El historiador y ensayista presenta El invierno del Rey Mendigo, una brillante novela histórica y bien documentada
Conocemos bien al Alejandro Rodríguez de la Peña historiador y ensayista, autor de penetrantes reflexiones sobre la crueldad, la compasión o la Europa de Dante. Pero en un sorprendente cambio de tercio, se nos presenta ahora en una nueva faceta, la de novelista. Su novela 1077. El invierno del Rey Mendigo es una brillante novela histórica, muy bien documentada, por supuesto, pero que funciona a las mil maravillas como novela, con personajes, ambientes, tramas y diálogos muy bien construidos y que logran sumergirte en los avatares de una época apasionante y convulsa. Hablamos con él sobre esta conseguida novela.
— Con tu novela, que narra lo que sucede en un año clave, 1077, consigues realmente transportarnos a aquella época, algo que hubiera sido imposible sin tantos años dedicado al estudio de esos siglos. ¿Cómo se te ocurrió dar el salto del estudio a la novela?
— Desde niño fue la novela la que me llevó al estudio de la historia. Yo quedé fascinado por Tolkien y su Señor de los Anillos, donde construye una historia como marco para su narrativa. Mi ilusión de niño era también narrar una historia y la he podido hacer realidad ahora, con esta novela. Casi se puede decir que los más de cuarenta años estudiando historia han sido una preparación para ser novelista.
— La novela histórica insufla vida a los hechos históricos, ¿crees que es preferible, para quien quiera comprender lo sucedido durante la Querella de las Investiduras, empezar por una novela como ésta antes que ir a un manual?
— Depende de lo que le interese.
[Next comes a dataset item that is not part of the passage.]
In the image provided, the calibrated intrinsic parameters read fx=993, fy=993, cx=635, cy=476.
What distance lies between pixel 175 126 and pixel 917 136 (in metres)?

Si quieren comprender las ideas que marcan la Edad Media, mejor ir a los trabajos académicos, pero si lo que buscan es la Edad Media con carne y huesos, la vida real, en la novela creo que está muy bien reflejada.
— ¿Dónde acaba lo documentado y dónde empieza la ficción?
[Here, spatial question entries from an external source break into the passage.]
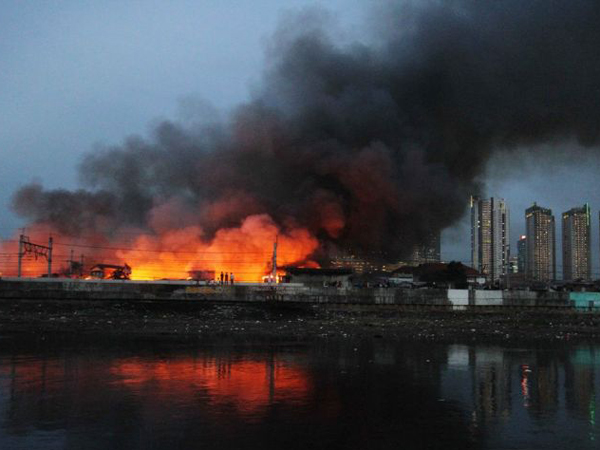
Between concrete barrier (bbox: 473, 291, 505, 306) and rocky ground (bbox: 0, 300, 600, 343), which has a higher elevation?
concrete barrier (bbox: 473, 291, 505, 306)

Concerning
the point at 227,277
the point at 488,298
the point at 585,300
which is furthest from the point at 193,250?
the point at 585,300

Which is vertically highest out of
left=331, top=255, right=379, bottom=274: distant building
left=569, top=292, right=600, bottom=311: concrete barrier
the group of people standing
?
left=331, top=255, right=379, bottom=274: distant building

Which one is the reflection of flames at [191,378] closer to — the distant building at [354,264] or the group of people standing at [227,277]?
the group of people standing at [227,277]

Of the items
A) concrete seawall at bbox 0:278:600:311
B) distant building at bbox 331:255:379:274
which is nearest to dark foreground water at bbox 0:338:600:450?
concrete seawall at bbox 0:278:600:311

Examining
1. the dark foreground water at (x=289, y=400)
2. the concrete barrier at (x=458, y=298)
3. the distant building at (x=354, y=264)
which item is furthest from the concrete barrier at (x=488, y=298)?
the dark foreground water at (x=289, y=400)

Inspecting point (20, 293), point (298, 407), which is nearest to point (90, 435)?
point (298, 407)

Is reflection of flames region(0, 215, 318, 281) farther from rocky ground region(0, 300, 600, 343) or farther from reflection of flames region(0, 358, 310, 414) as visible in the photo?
reflection of flames region(0, 358, 310, 414)

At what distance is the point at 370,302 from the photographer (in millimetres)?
63594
— Estamos ante una novela, que es sobre todo entretenimiento, y no he pretendido demostrar nada ni formular ninguna hipótesis histórica. La regla que me he impuesto es que a mí me divierta, y al escribirla me divertí enormemente y además descubrí muchas cosas sorprendentes, novelescas, que eran totalmente ciertas. Hay libertades, por supuesto, pero ningún acontecimiento de la más mínima relevancia me lo he inventado. En numerosas ocasiones los acontecimientos son de lo más increíble, tanto que estoy seguro de que el lector va a decirse: «Esto se lo tiene que haber inventado». Pues no, es real. Eso sí, en todo aquello de lo cual no hay documentación he rellenado huecos tirando de imaginación y he buscado, de entre las posibles opciones, la que fuera más novelesca. Pero insisto, todo acontecimiento mínimamente relevante es histórico y además apoyado en fuentes.
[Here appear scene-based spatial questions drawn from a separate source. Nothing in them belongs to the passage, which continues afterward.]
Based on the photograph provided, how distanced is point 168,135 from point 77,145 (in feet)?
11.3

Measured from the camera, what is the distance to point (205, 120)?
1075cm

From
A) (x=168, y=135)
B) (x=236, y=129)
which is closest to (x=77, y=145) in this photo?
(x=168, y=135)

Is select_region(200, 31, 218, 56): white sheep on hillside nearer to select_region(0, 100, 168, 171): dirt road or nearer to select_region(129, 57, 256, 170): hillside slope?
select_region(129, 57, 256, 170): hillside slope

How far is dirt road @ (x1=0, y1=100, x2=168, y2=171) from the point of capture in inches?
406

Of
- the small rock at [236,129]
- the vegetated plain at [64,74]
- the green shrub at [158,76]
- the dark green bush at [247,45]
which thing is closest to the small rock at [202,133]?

— Hay un recurso en el que sí aparece tu faceta de historiador: la reproducción de fragmentos de crónicas de la época al inicio de los capítulos. ¿Qué buscabas al introducir esos textos medievales?
— Se trata de una técnica narrativa, que no es original mía, que sirve para presentar la idea del capítulo y que utilizo también para darle personalidad a los diferentes capítulos.
Alejandro Rodríguez de la Peña y Carlos Gregorio Hernández conversando en la sede de El Debate
— Uno de los problemas de gran parte de la ficción actual es el anacronismo, presentando las motivaciones y mentalidades de personas del pasado como si fuesen las de nuestros contemporáneos. ¿Cómo has esquivado ese peligro?
— Yo soy un gran lector de novela histórica, que es el tipo de novela que más me gusta, y me ha pasado muchas veces que he dejado de leer una buena novela porque carecía de verosimilitud. Si leo ciencia ficción no me importa, pero si leo novela histórica es un elemento clave. Por eso he escrito 1077 pensando en el lector que no sabe historia, pero también pensando en mis colegas historiadores, siendo muy cuidadoso para que no me puedan tachar de anacrónico. En el caso de los diálogos, estos tienen que ser realistas y plausibles. Me planteé incluso imitar el habla castellana medieval, pero creo que los hubiera hecho muy pesados y además la acción no tiene lugar en España, por eso he optado por el castellano actual.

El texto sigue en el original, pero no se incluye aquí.